Rewrite the text lines of the material as a JSON list of strings, one string per line, skipping blank lines and leaving out the pictures.

Entries from a collection:
=======

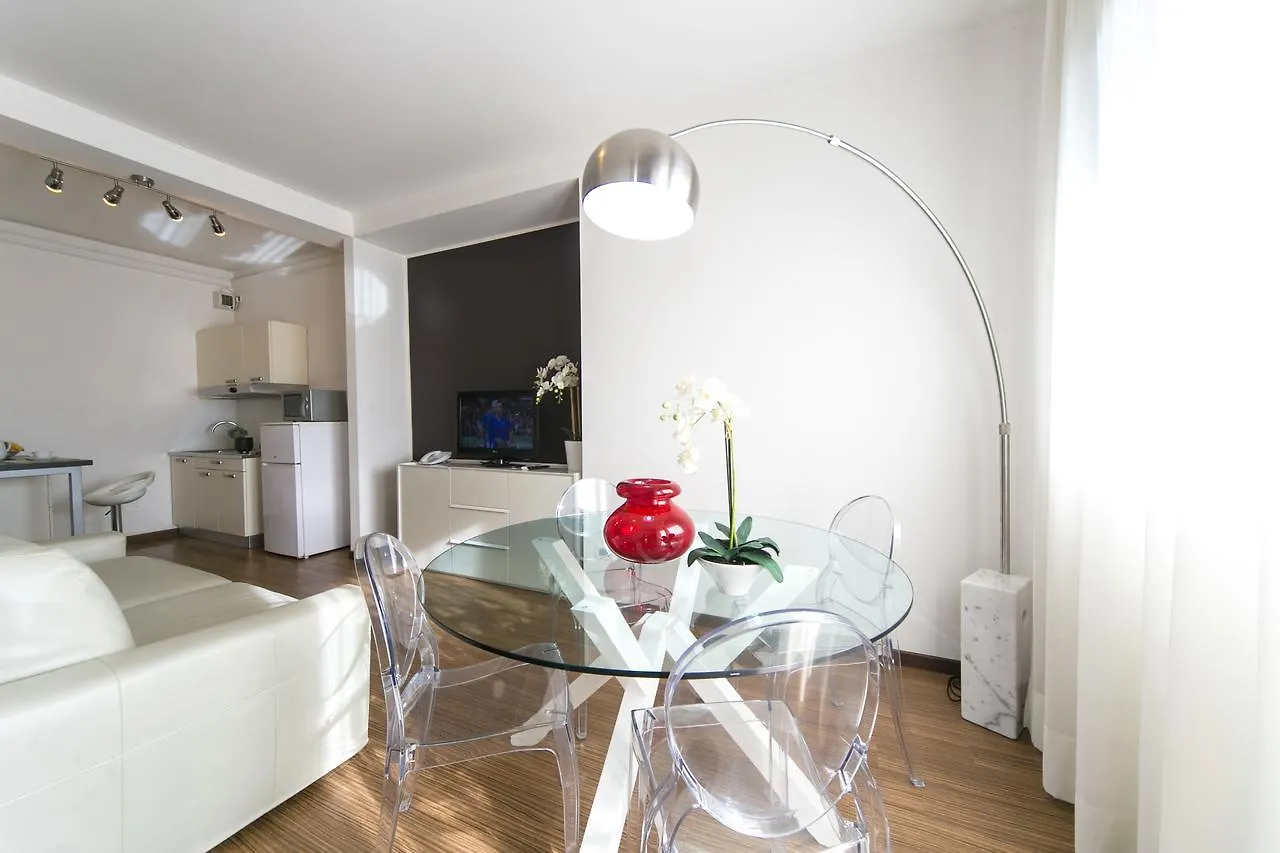 Residence Biri Padova Italy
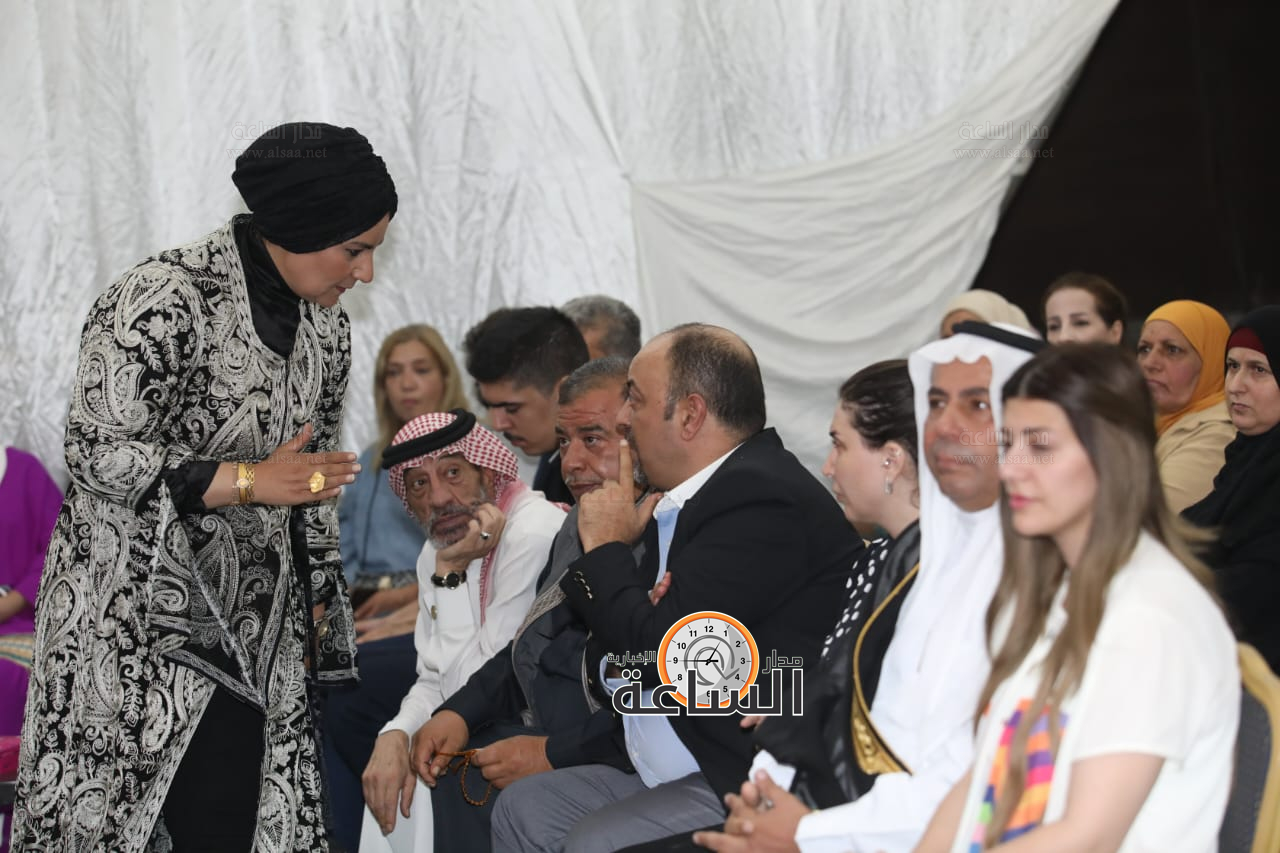 Madar Al-Saa Images 0.13628612080942237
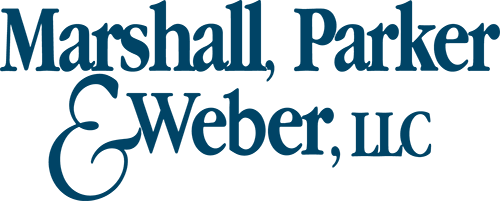 Marshall, Parker & Weber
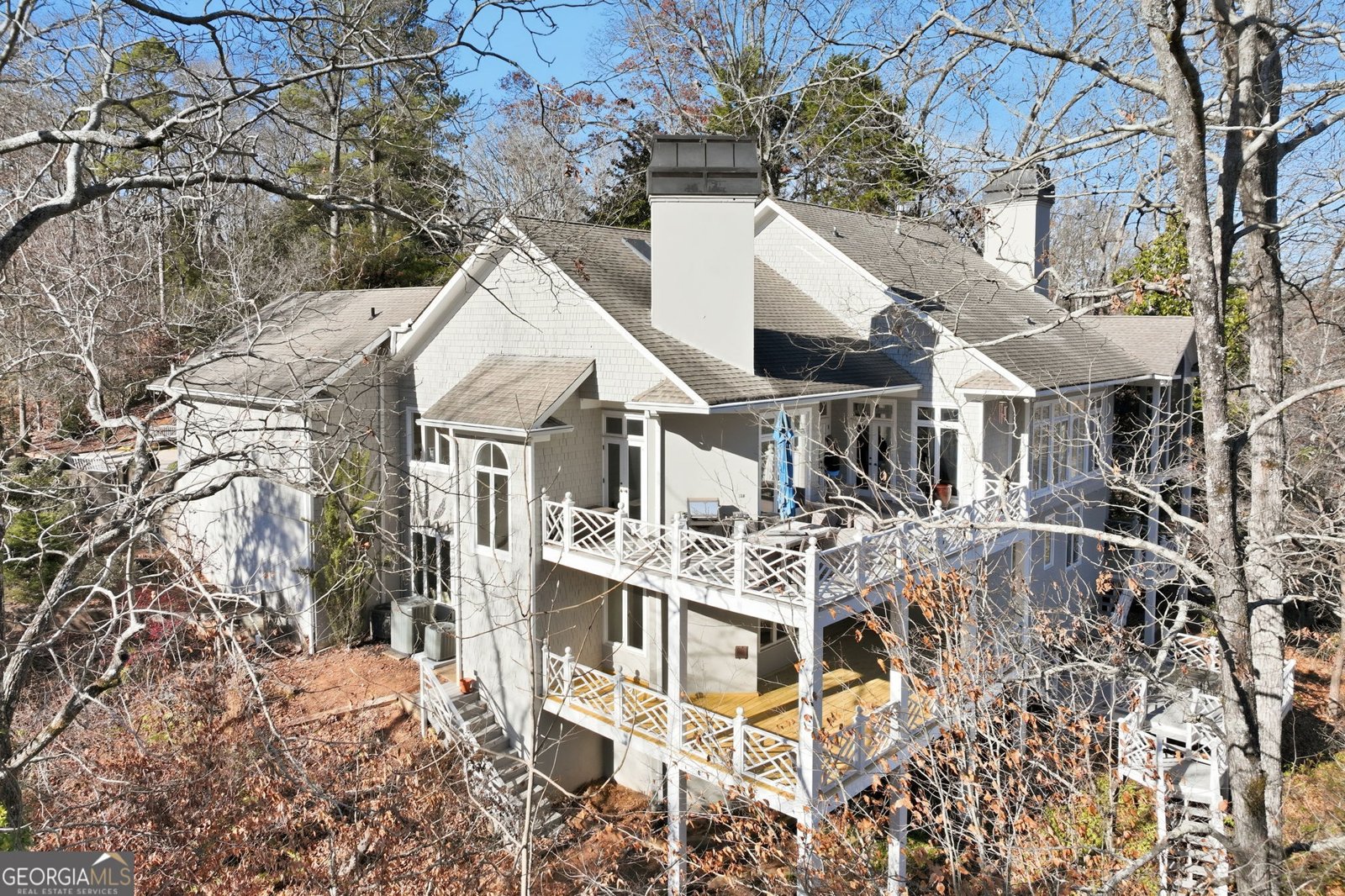 951 East Lake Drive Gainesville - 57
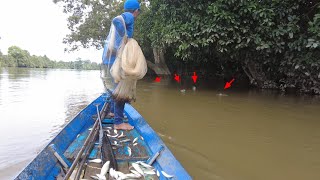 Download lagu MENJALA KAWANAN IKAN MUDIK BERSAMA Fayz Fishing Adventure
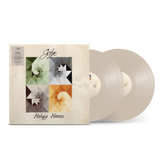 the album cover for Gotye - Making Mirrors - 15 Year Anniversary [Cream]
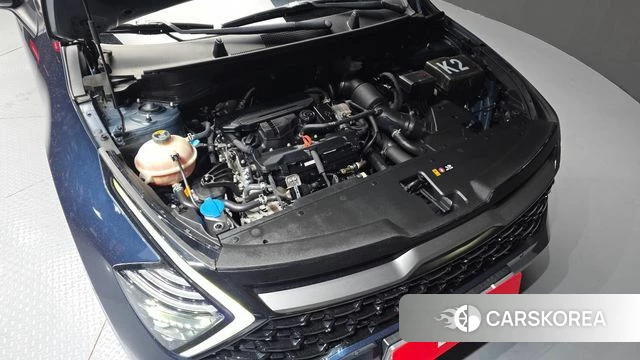 Kia Sportage 5th Generation id 3892415 из Кореи 16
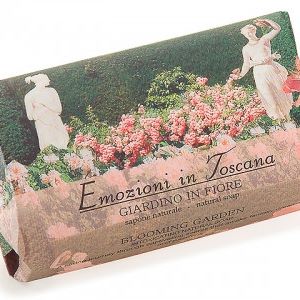 Nesti Dante Blooming Gardens Soap (250g)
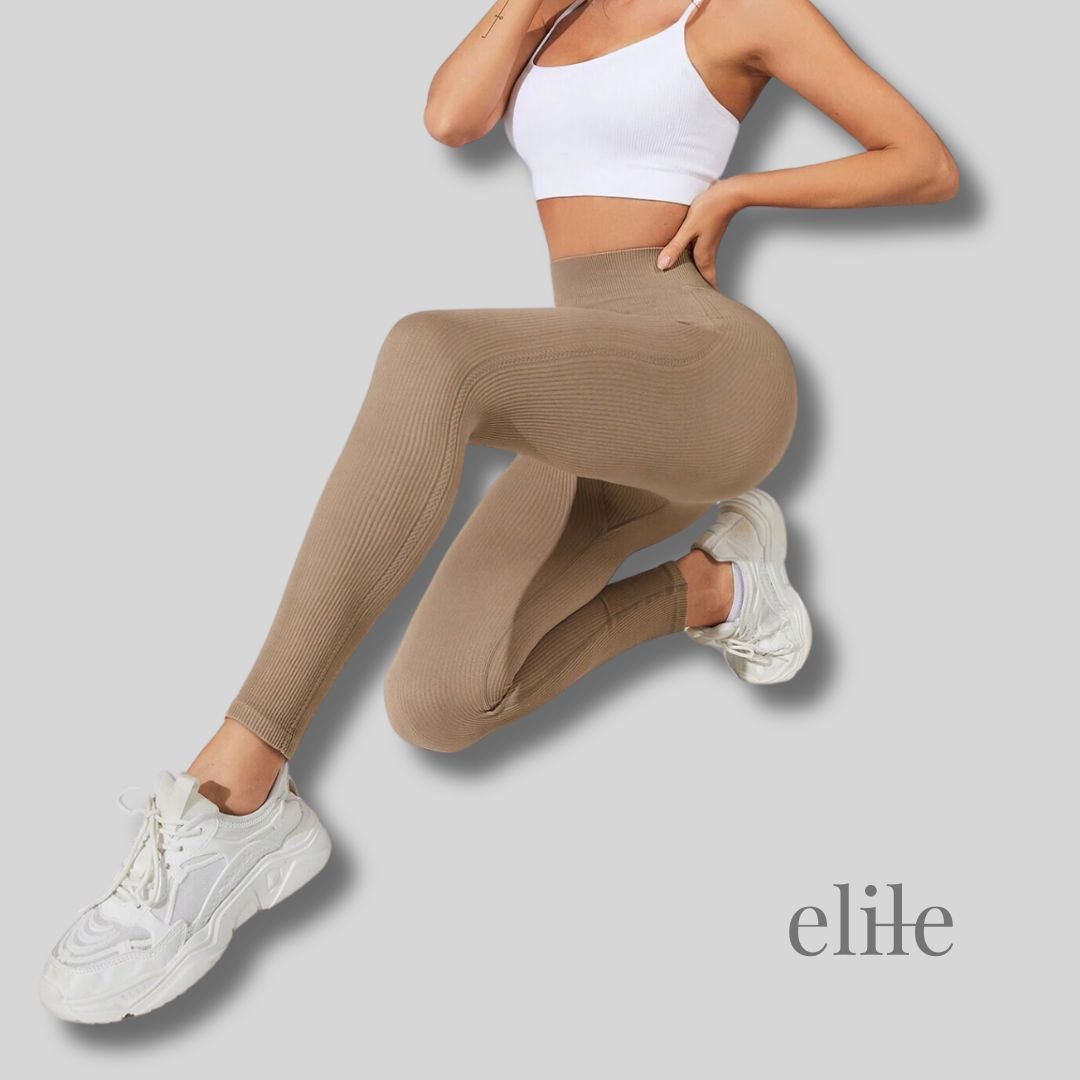 LICRA LARGA SIN PUSH UP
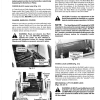 Gehl SL4615 Skid Steer Loader Operators and Parts Manual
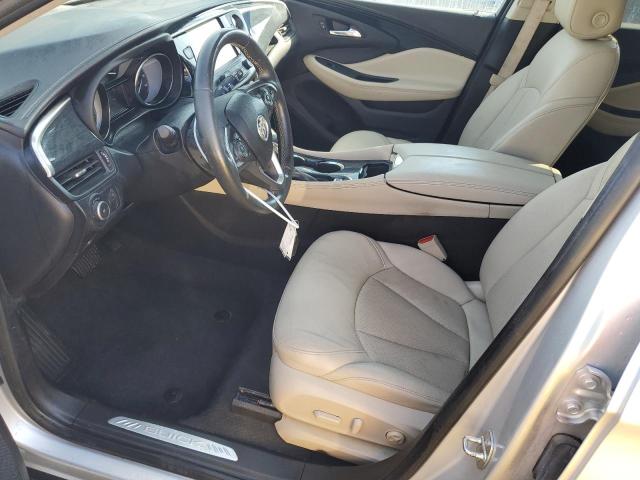 Photo 7 from auction – 2017 BUICK ENVISION E with VIN LRBFXBSA4HD151918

=======

**RESPONSE TO THE EXERCISE**
[
  " Residence Biri Padova Italy",
  " Madar Al-Saa Images 0.13628612080942237",
  " Marshall, Parker & Weber",
  " 951 East Lake Drive Gainesville - 57",
  " Download lagu MENJALA KAWANAN IKAN MUDIK BERSAMA Fayz Fishing Adventure",
  " the album cover for Gotye - Making Mirrors - 15 Year Anniversary [Cream]",
  " Kia Sportage 5th Generation id 3892415 из Кореи 16",
  " Nesti Dante Blooming Gardens Soap (250g)",
  " LICRA LARGA SIN PUSH UP",
  " Gehl SL4615 Skid Steer Loader Operators and Parts Manual",
  " Photo 7 from auction – 2017 BUICK ENVISION E with VIN LRBFXBSA4HD151918"
]